When the market is strong and rising, many new leading stocks will signal entries and we will buy them. This adds risk to our portfolio just when leading stocks are being bought and increasing in value. On the other hand when the market is weak many leading stocks will be breaking down and triggering exits. This raises cash levels in our accounts, and in a weakening environment fewer new opportunities present themselves. In other words, we flow into stocks as money is coming into them and we flow out of stocks when traders begin to sell, taking profits in those positions.

Rotation is a reactive strategy, not a predictive strategy. When opportunities are plentiful we will have heavier exposure to risk assets. When opportunities are scarce we will have lower exposure to stocks and therefore avoiding serious downside corrections in the market. This is why we dont have to guess, we can simply react to the market, listening to the price action of leading stocks.

How Rotation Manages Risk


100% Invested Portfolio
|
Market Pulls back
/                                 \
No Stop Trigger                             Stop Trigger 
|                                                    |
Hold Leading Position                Exit Lagging Position
                                                   |
                                                   Reduce Market Exposure
                                                             Raise Cash for New Potential Market Leaders


The flow chart above shows how rotation works in practice. We start with an invested portfolio of leading stocks. The market then undergoes a pullback, some of our positions may stop out and some may not. What this tells us is the positions that did not stop out are truly market leaders as they showed more strength during the decline. The positions that did stop out were showing additional weakness and no longer trading like market leaders; they're becoming market laggards. 

After a pullback in the market you should be left with only the strongest leading stocks and increased cash reserves to use on new "market leading" opportunities that may present themselves. This is a process that is on-going and is called rotation; money flows out of the weak and into the strong.  

Taking this theory to the logical extreme shows that if the market never pulls back and just rallies, we will be fully invested in the strongest stocks and make impressive returns. If the market just crashes we will only be left with cash reserves and no positions as all stocks are declining substantially.
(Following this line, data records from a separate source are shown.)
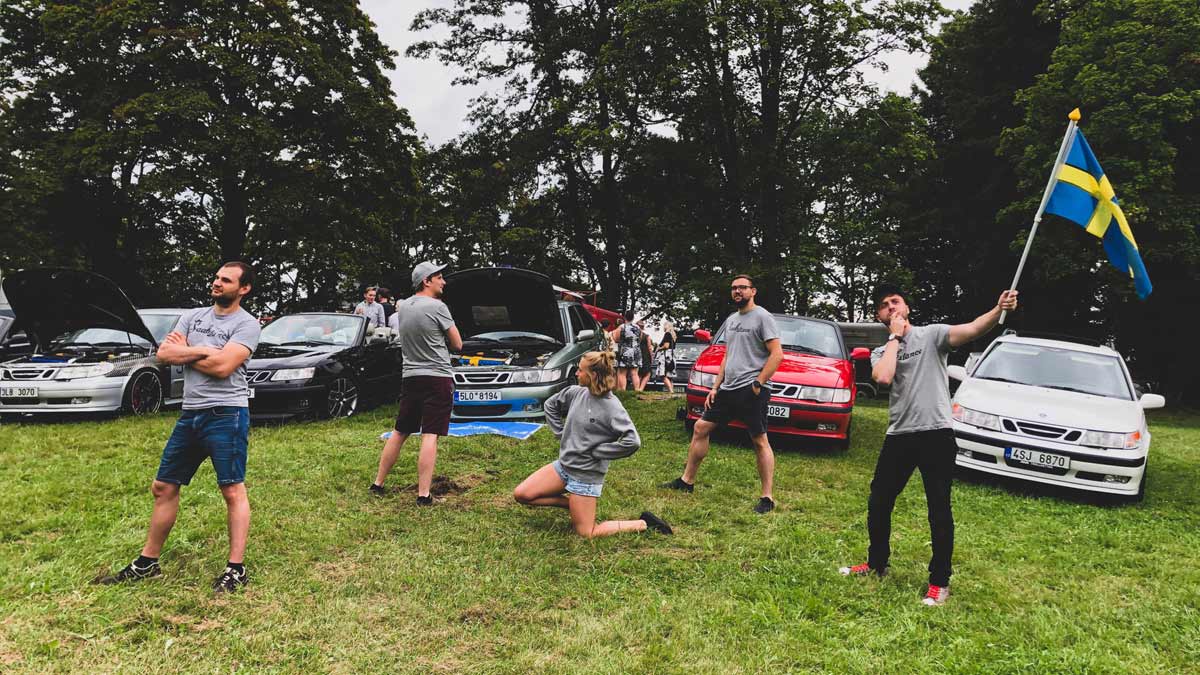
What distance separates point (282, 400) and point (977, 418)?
807 cm

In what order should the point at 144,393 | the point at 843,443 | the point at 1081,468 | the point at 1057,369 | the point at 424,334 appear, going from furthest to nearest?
the point at 144,393 → the point at 843,443 → the point at 1057,369 → the point at 1081,468 → the point at 424,334

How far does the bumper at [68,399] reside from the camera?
8.09 metres

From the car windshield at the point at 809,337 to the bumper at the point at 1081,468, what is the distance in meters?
2.43

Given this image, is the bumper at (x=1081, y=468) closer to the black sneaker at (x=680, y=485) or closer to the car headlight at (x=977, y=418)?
the car headlight at (x=977, y=418)

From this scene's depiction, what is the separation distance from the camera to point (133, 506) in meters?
5.08

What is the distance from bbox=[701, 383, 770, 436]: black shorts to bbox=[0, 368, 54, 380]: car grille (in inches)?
→ 319

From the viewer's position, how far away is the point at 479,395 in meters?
8.65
What is interesting about this strategy is that the extreme scenario has been playing out since 2013. Had you been following a Relative Strength Rotation method you would have made strong gains and would have been heavily invested since 2013. If you have been a reader of this blog you know this has been our posture. Rotation rewards strong trending markets and it protects during weak and declining markets.  

-Exiting CSCO
Cisco has been under performing relative to the market since May and last week broke an 8-month uptrend vs $SPY. This week saw strong downside follow-through on that breakdown by gapping lower away from the 20 WMA.

CSCO Daily
The Daily chart shows the recent trading action nicely. I Tweeted out my exit Monday due to the lower low violation. The decline came on heavier than average volume and continued to slide into the end of the week. 

CSCO is a situation where it was our only current losing position and its recent relative weakness made it an easy source of funds as risk elevated in the market.

+Entering Short SP500

The Daily trend was invalidated this week with a convincing decline Monday morning and a very soft bounce attempt the rest of the week. The gap lower open Monday did substantial damage and created a lot of trapped buyers from higher prices. Those trapped bulls will be looking for exits to thier now losing positions should a bounce continue early next week. This will create added downside pressure in the near term. 

The weekly chart below shows the recent higher range that formed between 213 and 208. Each successive range that forms has been tighter than the last. Volatility contractions tend to lead to volatility expansions in the direction of the breakout. This week the SP500 broke out to the downside. Its possible lower prices are ahead.


This week's price action made the lowest close in the last 12-weeks and set new 50-Day lows. The SP500 is now below its 20 WMA. This is how rotation works; once too many stocks are rotated out of, the trends of the indices are no longer able to sustain themselves and succumb to the selling as well.

For risk management purposes if the market can regain Monday's high I would be more positive on the short-term direction of the market and look to exit this initial hedge position. The trapped buyers (overhead supply) should create enough pressure that closing above Monday's high will be difficult to accomplish. $208 on the SPY will be the first level I will be watching to see if buyers can regain. A close above 209.83 (Monday's high) and I will rotate back into cash.


This is the most vulnerable I have seen the market since 2012. The October decline was swift and nasty, but the price didn't have the volatility contraction prior to the drop like it does now. The current formation has the look of a strong launch pad for a move lower.

In light of this I have taken available cash and rotated it into a defensive position, Short the SP500. Our Lg-Cap portfolio is currently 80% long and 20% short. We are still positioned for longer term upside in the market, but with risk becoming more elevated we are also taking some protective measures should this pullback scenario play out.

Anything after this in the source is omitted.